**Work required**
The records are to be copied word for word, and the pictures dropped.

**Records to use**
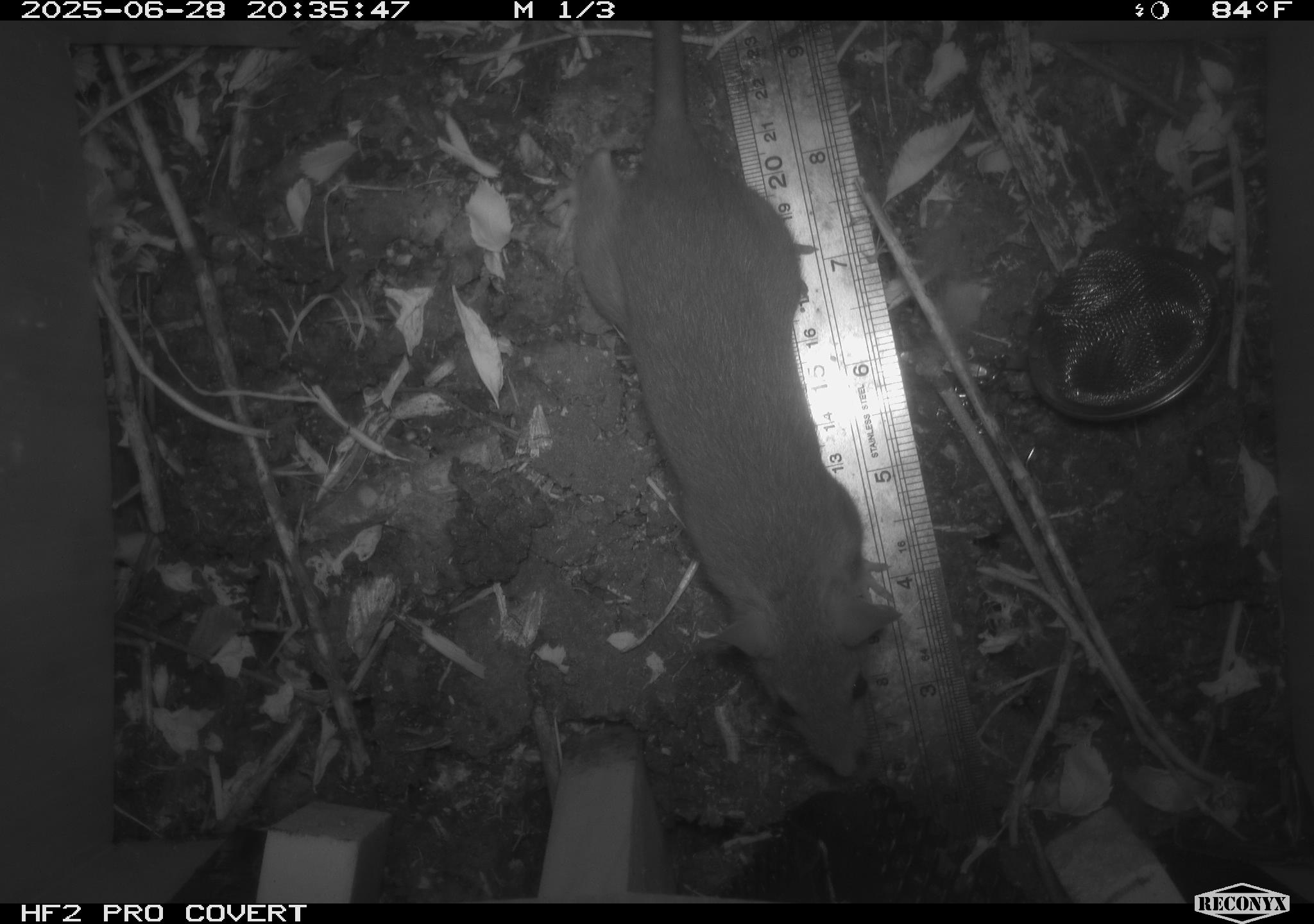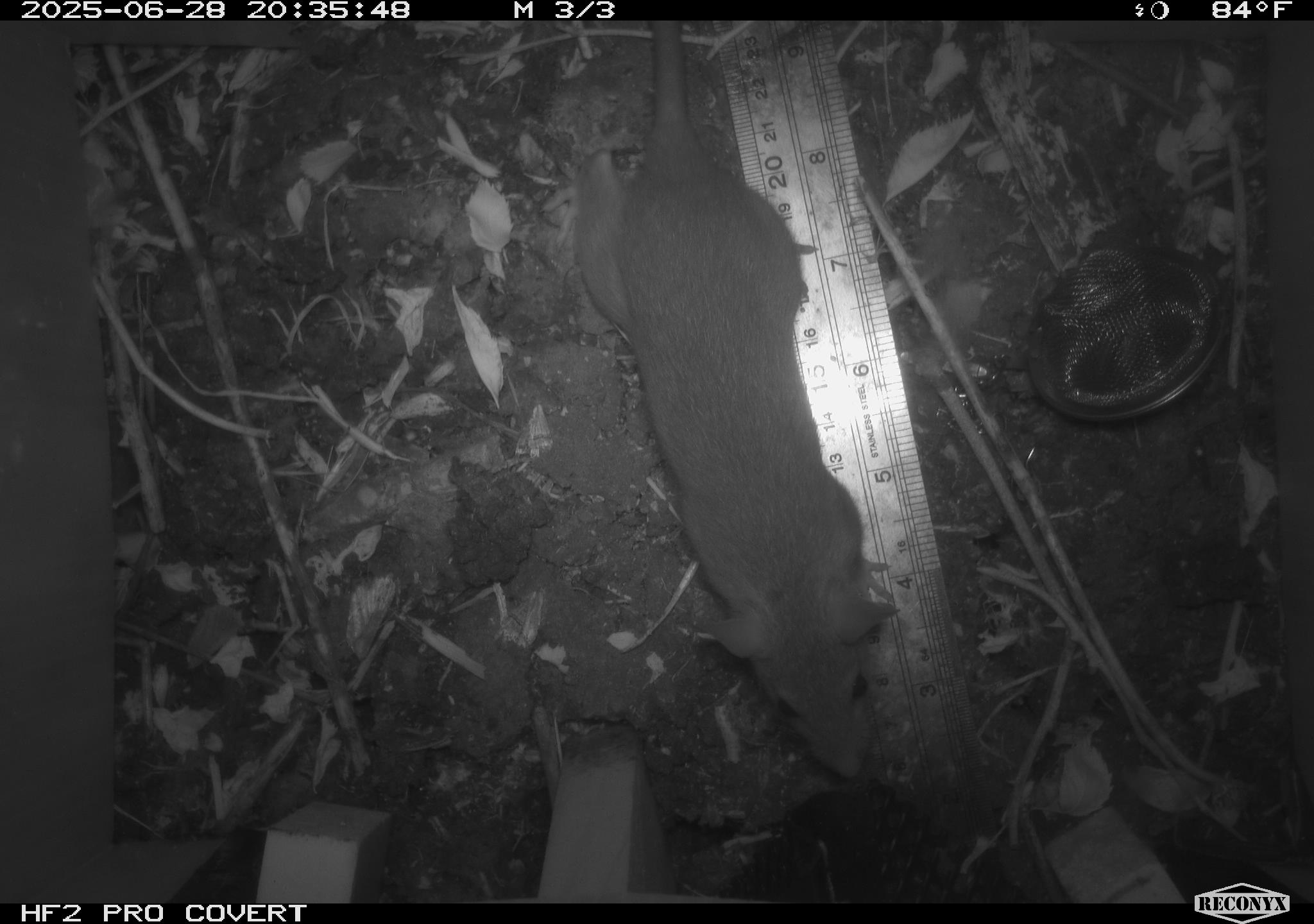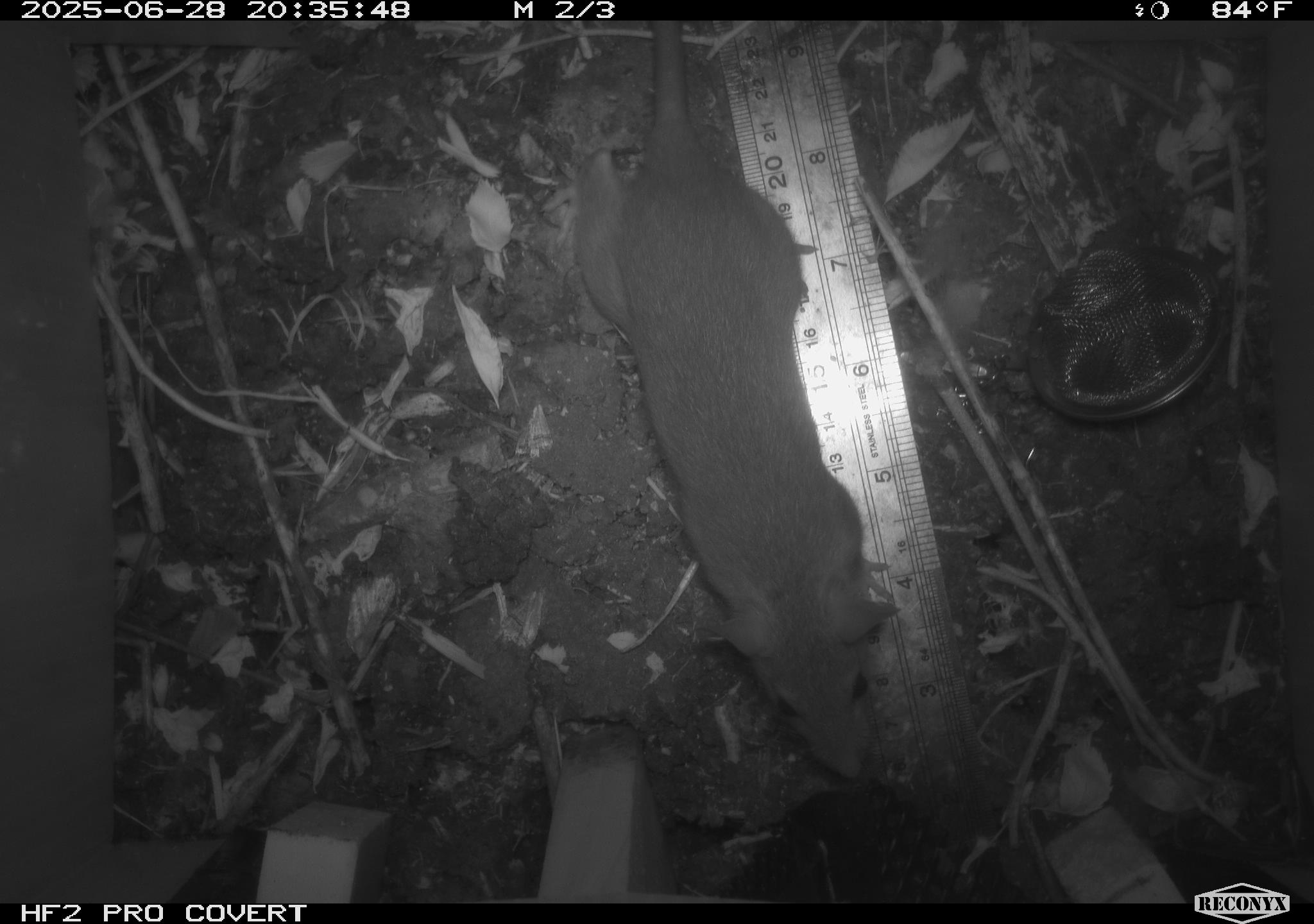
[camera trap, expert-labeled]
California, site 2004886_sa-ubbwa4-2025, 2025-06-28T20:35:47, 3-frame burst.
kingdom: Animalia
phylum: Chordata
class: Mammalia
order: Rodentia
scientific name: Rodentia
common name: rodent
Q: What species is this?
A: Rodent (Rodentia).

**Result below**
[camera trap, expert-labeled]
California, site 2004886_sa-ubbwa4-2025, 2025-06-28T20:35:47, 3-frame burst.
kingdom: Animalia
phylum: Chordata
class: Mammalia
order: Rodentia
scientific name: Rodentia
common name: rodent
Q: What species is this?
A: Rodent (Rodentia).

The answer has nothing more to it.